The tragic death of a Queen’s student has renewed calls for a crackdown that is already well under way
Natasha Zapanta, a cheery first-year Queen’s University business student in a perfectly manicured first-week outfit, won’t be telling her grandchildren about any Old School-worthy hijinks. Frosh week for this 17-year-old involved scavenger hunts, a video dance party and “Commerce Cares”—random acts of kindness visited upon unsuspecting fellow students by commerce freshmen. “There was nighttime partying,” she admits, “but we just stayed in the residence hall.” Most of her friends are also 17, below Ontario’s legal drinking age and, while alcohol is readily available, they’ve been warned not to indulge.
For biochemistry major Connor Forbes, the week was so low-key it threatened to dampen that famous Queen’s school spirit altogether. The gloom extended even to the engineering faculty, where students were this year banned from the school’s ancient move-in day tradition, in which engineers paint themselves purple and taunt incoming freshmen. Engineering society president Victoria Pleavin, citing complaints, sent an email to all engineering students warning them that anyone caught engaged in the practice would be escorted off campus. “Move-in day was really an introduction to the fun of the school and gave you a sense of community,” says Forbes. “The event is gone and we don’t know if it’s coming back. They took it away.”
Such moves followed a raft of measures taken by Queen’s administrators aimed at taming the furor surrounding frosh week—and, it seems, everything else too. Last year, the university cancelled its infamously out-of-control homecoming event, which newspapers have become fond of noting cost over $200,000 to police. Queen’s also vowed to curb freshmen excesses by stamping out the likes of “Slosh the Frosh” and “Sauce the Boss” because, according to senate meeting minutes last year, they “put students at risk.” The clampdown is, depending on your politics, already a success. Says John Pierce, interim associate VP and dean of student affairs: “By last Thursday, I was getting reports that, ‘Well—jeez!—frosh is going better than it has before!’ ”
And yet even these stringent measures could not prevent tragedy. Last Monday, Queen’s students on their way to rugby practice discovered the body of Cameron Bruce, an 18-year-old freshman from Connecticut, on the lawn outside his residence, just hours before he was to start classes. The night before, Bruce had attended an engineering banquet—a sort of last hurrah to end engineering frosh week. After dinner, he walked back to residence with friends. What happened next is still shrouded in mystery: police suspect no foul play, and they’re investigating whether alcohol played a role in the incident.
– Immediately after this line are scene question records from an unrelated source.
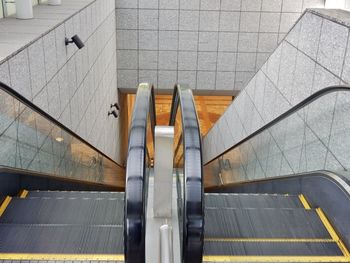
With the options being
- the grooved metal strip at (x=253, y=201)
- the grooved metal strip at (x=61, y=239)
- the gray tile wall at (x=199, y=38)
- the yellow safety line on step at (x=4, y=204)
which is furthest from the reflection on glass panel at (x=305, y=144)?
the gray tile wall at (x=199, y=38)

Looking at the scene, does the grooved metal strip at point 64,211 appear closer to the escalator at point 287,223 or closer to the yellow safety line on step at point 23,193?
the yellow safety line on step at point 23,193

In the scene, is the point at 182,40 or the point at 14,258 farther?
the point at 182,40

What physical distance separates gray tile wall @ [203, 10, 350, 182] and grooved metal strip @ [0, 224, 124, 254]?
72 cm

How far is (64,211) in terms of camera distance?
105 inches

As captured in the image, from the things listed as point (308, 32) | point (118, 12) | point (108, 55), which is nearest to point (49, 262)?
point (308, 32)

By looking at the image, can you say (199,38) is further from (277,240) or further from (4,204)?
(277,240)

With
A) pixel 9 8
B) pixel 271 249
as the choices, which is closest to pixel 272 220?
pixel 271 249

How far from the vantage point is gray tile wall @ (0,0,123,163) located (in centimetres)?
338

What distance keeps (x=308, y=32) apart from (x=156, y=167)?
287 cm

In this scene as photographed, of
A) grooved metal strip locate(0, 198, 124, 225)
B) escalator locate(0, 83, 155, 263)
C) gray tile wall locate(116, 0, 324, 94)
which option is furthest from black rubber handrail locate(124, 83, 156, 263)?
gray tile wall locate(116, 0, 324, 94)

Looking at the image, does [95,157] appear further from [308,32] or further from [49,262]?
[49,262]

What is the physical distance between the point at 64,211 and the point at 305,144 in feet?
7.45

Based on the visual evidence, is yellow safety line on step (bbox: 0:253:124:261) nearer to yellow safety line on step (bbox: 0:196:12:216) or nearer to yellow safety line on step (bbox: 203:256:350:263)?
yellow safety line on step (bbox: 203:256:350:263)

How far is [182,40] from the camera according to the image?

News of the death brought the inevitable newspaper editorial: “Be it the mass drunkenness of Aberdeen Street or young people getting a dubious initiation to booze in peer-pressure-filled orientation activities,” wrote the Kingston Whig-Standard, “the greater community has long quietly wondered: what will it take for Queen’s to do something about this? Does someone have to die?” The incident’s significance was not lost on students: “I think it’s the beginning of the end of frosh week,” one told Maclean’s.
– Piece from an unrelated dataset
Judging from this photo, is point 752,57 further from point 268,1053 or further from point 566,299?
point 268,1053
No, actually. It’s the end of frosh, full stop—not just at Queen’s, but everywhere. A generation of children raised in an era so risk-averse that schools ripped seesaws, parallel bars and fireman’s poles from playgrounds has come of age and gone to university. The halcyon days, when freshers set cars and couches ablaze and guzzled beer at university-sanctioned keggers, now grow dim and will soon become distant memories. Many schools have retired the word “frosh” altogether, preferring less festive words like “orientation”; at the University of Ottawa, freshmen are referred to by the tin-eared sobriquet of “101er.” Official first-week events are now mounted sans booze. A handful of U.S. colleges are entirely dry. The University of Guelph this year, for the first time, made residences alcohol-free zones during frosh week. It’s a revolution some students call a “war on fun.”